┌─ Text excerpt

Thursday, August 31

LOOKING FOR A FEW GOOD...

So it turns out John Cena has been a busy boy... I've noticed he was only getting his head smashed open (by a bench, table or TV set) on WWE once a week or so, and I wondered why.

Then, as I was running errands, I noticed a poster for a new movie: The Marine.

Here's a picture of an, "action sequence from said film.

YUMMY (IN PRINT, ANYWAY)

Check out the cover of the Faces Rainbow Festival magazine! That's COLT stud Brian Hansen, and boy does he look good. Faces is a joint up in Sac-Town (Sacramento, to those of you outside the Golden-Shower State).

He's such a hottie, no? A bunch of the COLT Men will be making appearances this month, and throughout the year, but since the new "Bar & Event Coordinator" can't seem to find SoCal on the map, I'm not going to plug any of their events this time.

Also, has anyone else seen Brian's debut, Big Rig - it was great, but his scene left me softer than the applesauce at a senior citizen's home. (Serioulsly, I've have bm's with more heat. It was like, in the middle of a hot movie, all of a sudden... a scene from an All Worlds video. Blech!) Oh well, maybe his next one will be better. Until then, I have this picture to hold me over.

Wednesday, August 30

OH YEAH...

One more thing... one track I didn't mention on my August tunes list was the 25th Anniversary Edition of the Battlestar Galactica Movie soundtrack. It contains a disco version of the original '70s theme song, lasting over five minutes. Mmm, tasty.

You can check out the track here.

BATHLAZAR'S UH, UH...

Just so y'allz know I'm not lying, here's a picture I ganked from Mr. Too Punk For U's LJ page, from the new season of Nip/Tuck, featuring Saved By The Bell star Mario's ass.

Don't ask me what they were doing in a shower together, or how Mr. TP4U got this pic.

[Aside to Mr. Punk: sorry to hear about the crabs, and thanks for the photos!]

THE NOBLE ORGAN

According to my favorite research institute, Napoleon (the real one, not the moron in the movies) had his wee-wee chopped off after he died. In the the 12th Edition of the BRI's, uh, trivia reading collection, the priest who performed Napoleon's last rites (after being murdered, and robbed — although, maybe not in that order) was found to be in possession of a small, "unpleasant looking piece of dessicated tissue," said to be... well, you see where I'm going with this.

Over the years, the "artifact" has been sold to many different people (for many, sick, sad reasons), and is now a part of the collection at Columbia University.

I'm guessing this doesn't happen to people who win wars, and have big doingers.

Tuesday, August 29

BRAD ON ICE...

How much do we love the fact that COLT Man, Brad Patton placed so well in the Out Games this year? And on the ice, no less.

So hot... wonder how they kept the ice from melting.

BRAVO! MILLION DOLLAR MORONS

Well, it's hats-off the bobos over at the Bravo! Network: the new show they're rolling out, Million Dollar Listings appears to be even more vapid, stomach-turning crap than... well, anything!

└─
┌─ Entries supplied

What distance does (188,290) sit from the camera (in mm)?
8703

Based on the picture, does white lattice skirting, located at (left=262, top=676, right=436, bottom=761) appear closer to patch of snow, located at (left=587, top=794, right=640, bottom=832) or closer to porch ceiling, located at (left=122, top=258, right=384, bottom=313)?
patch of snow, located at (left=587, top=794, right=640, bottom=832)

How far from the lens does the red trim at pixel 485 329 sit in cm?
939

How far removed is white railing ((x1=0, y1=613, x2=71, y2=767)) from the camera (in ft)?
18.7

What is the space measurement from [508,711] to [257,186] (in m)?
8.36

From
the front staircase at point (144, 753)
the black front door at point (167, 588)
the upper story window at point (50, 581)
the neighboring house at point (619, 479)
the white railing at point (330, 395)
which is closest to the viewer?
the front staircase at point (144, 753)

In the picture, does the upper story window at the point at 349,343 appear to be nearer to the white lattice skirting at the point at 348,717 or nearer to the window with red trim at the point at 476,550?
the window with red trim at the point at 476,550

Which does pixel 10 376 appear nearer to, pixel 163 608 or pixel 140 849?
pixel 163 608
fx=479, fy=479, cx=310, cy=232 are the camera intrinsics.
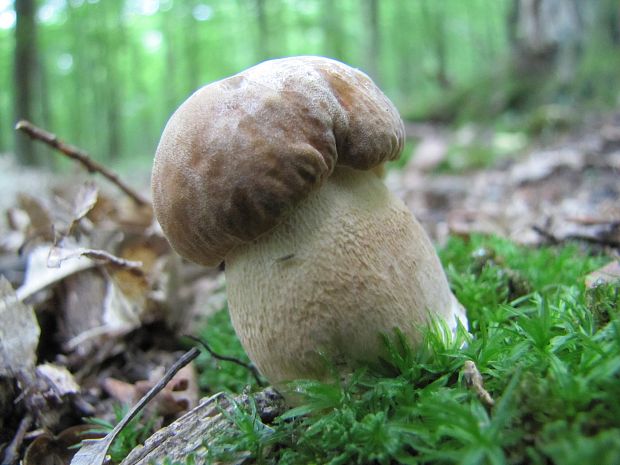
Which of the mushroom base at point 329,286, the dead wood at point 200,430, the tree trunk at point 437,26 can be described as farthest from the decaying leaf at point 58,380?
the tree trunk at point 437,26

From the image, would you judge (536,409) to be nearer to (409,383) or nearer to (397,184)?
(409,383)

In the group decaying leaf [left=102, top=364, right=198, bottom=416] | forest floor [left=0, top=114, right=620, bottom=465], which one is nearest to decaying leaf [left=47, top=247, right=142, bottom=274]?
forest floor [left=0, top=114, right=620, bottom=465]

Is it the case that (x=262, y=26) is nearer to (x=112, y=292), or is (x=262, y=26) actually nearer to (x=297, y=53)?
(x=297, y=53)

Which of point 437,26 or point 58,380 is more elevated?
point 437,26

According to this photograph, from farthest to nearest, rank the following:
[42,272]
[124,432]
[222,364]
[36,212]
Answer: [36,212] < [42,272] < [222,364] < [124,432]

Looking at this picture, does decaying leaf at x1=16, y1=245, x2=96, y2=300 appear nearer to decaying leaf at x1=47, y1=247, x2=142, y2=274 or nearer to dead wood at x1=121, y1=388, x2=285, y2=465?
decaying leaf at x1=47, y1=247, x2=142, y2=274

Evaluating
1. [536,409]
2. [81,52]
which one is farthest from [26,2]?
[81,52]

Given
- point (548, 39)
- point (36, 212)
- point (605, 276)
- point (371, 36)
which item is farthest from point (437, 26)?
point (605, 276)
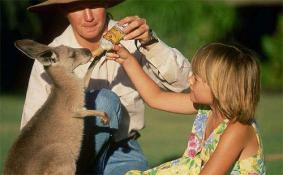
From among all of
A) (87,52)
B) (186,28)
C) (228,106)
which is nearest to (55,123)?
(87,52)

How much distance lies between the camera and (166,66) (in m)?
5.03

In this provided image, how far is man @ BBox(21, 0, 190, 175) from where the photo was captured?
5.02 m

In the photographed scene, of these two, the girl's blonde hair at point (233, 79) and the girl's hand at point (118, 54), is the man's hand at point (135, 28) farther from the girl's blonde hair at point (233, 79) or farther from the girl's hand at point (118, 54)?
the girl's blonde hair at point (233, 79)

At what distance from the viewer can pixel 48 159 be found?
4480mm

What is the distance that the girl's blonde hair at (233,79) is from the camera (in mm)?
4199

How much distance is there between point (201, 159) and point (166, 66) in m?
0.80

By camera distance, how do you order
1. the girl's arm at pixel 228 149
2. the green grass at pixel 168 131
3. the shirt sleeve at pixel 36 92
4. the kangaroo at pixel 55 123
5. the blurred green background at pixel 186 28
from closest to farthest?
1. the girl's arm at pixel 228 149
2. the kangaroo at pixel 55 123
3. the shirt sleeve at pixel 36 92
4. the green grass at pixel 168 131
5. the blurred green background at pixel 186 28

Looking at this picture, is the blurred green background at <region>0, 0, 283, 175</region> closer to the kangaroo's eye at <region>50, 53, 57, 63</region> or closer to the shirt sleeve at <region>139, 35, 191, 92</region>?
the shirt sleeve at <region>139, 35, 191, 92</region>

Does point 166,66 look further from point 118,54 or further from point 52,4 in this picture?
point 52,4

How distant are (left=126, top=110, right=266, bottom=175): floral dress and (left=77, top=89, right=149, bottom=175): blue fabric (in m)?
0.53

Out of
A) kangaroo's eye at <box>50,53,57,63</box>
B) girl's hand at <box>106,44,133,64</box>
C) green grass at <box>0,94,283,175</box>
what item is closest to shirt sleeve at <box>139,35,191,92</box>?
girl's hand at <box>106,44,133,64</box>

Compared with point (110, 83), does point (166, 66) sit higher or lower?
higher

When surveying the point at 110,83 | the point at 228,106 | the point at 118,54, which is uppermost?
the point at 118,54

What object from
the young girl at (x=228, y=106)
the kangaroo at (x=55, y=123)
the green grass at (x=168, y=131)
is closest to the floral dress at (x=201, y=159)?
the young girl at (x=228, y=106)
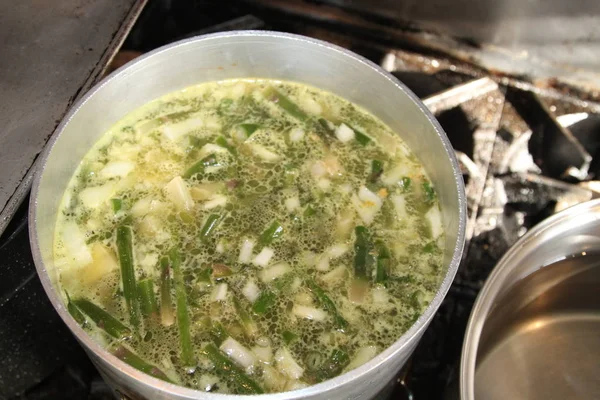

└─

Tasks to carry out —
[1] Translate this sentence from the blog excerpt into French: "Then, as I was running errands, I noticed a poster for a new movie: The Marine."
[2] Summarize the blog excerpt in three sentences.
[3] Answer these questions using the blog excerpt.
(a) In which city is the bar called Faces?
(b) How long does the disco version of the Battlestar Galactica theme last?
(c) In what event did Brad Patton place well this year?
The lines play no part in any of the tasks.

Outputs by task —
[1] Puis, alors que je faisais des courses, j'ai remarqué l'affiche d'un nouveau film : The Marine.

[2] Posts from late August note that John Cena has a new movie, The Marine, and that COLT model Brian Hansen is on the cover of the Faces Rainbow Festival magazine. The writer also recommends a disco version of the Battlestar Galactica theme and passes on a story that a relic said to come from Napoleon's body is now held at Columbia University. Other posts praise COLT Man Brad Patton for placing well on the ice at the Out Games and mock Bravo's new show Million Dollar Listings.

[3]
(a) Sacramento.
(b) Over five minutes.
(c) The Out Games, on the ice.